Selain itu juga, berdasarkan laporan Tim Penyelidikan Pemenuhan Hak Sipil dan Politik dalam Pemilu Legislatif 2009 oleh Komisi Nasional Hak Asasi Manusia (Komnas HAM) menunjukkan terdapat sekitar 25-40% pemilih kehilangan hak memilih karena tidak masuk daftar pemilih.[2] Bahkan terdapat sejumlah warga negara yang berhak memilih tidak mempunyai kartu tanda penduduk (KTP) atau nomor induk kependudukan (NIK), sehingga tidak dapat terdaftar dalam daftar pemilih tetap (DPT).[3]

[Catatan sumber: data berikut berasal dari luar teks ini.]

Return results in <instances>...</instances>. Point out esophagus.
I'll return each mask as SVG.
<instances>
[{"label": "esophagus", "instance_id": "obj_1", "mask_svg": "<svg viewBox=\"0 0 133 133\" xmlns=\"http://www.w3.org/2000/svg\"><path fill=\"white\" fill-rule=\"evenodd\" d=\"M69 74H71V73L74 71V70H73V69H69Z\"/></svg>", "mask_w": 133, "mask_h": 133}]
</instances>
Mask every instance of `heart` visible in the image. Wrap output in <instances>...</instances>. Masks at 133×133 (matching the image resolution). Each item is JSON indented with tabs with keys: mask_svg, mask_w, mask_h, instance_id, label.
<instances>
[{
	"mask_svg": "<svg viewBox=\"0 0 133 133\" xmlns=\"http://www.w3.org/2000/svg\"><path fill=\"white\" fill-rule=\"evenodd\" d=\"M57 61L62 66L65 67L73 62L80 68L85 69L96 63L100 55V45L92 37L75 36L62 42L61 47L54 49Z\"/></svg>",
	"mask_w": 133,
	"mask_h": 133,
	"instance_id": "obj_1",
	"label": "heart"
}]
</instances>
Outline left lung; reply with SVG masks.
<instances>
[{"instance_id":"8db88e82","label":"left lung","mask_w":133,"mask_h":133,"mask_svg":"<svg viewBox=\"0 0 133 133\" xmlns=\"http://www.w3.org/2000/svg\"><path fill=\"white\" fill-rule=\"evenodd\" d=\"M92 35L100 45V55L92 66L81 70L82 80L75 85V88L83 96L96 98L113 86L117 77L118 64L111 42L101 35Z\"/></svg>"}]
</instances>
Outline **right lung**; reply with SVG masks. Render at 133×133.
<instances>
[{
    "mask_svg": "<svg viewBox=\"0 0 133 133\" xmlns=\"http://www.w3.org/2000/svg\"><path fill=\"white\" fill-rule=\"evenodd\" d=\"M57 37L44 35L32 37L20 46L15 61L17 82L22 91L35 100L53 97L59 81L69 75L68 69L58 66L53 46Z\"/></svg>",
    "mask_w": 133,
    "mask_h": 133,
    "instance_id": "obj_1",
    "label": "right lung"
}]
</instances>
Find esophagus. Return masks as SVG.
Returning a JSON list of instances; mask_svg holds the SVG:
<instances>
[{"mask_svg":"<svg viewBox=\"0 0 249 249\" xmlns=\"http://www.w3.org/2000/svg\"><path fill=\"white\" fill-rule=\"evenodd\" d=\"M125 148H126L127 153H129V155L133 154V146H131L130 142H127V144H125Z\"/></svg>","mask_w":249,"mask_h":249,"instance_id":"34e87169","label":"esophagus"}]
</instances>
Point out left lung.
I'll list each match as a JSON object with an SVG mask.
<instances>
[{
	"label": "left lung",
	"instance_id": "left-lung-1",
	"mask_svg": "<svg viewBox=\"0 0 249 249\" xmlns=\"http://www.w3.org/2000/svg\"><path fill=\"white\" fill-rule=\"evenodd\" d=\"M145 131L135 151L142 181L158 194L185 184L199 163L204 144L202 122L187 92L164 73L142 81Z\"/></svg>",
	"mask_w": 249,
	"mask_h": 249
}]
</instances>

Melihat kondisi yang demikian, sekaligus menyambut disahkannya undang-undang Pemilu Legislatif pada tahun 2012, tentu saja diperlukan sebuah pembenahan dan penyempurnaan sistem pendaftaran pemilih. Hal ini menjadi penting karena pendaftaran pemilih merupakan basis awal proses penyelenggaraan pemilu.
Namun, apabila melihat lebih lanjut, permasalahan yang terjadi lebih condong kepada permasalahan teknis dan administratif di lapangan. Untuk itu, menjadi penting untuk melakukan upaya perbaikan dengan mendorong pembuatan peraturan/kebijakan level teknis, agar sesuai dengan peraturan perundang-undangan

[1] Laporan Evaluasi Pelaksanaan Pemilu 2009, (Jakarta: Komisi Pemilihan Umum, 2010).
[2] Laporan Tim Penyelidikan Pemenuhan Hak Sipil dan Politik dalam Pemilu Legislatif 2009, Jakarta, Komnas HAM, 2009
[3] poran Evaluasi Integritas Proses dan Hasil Pemilu 2009, (Jakarta: Kemitraan).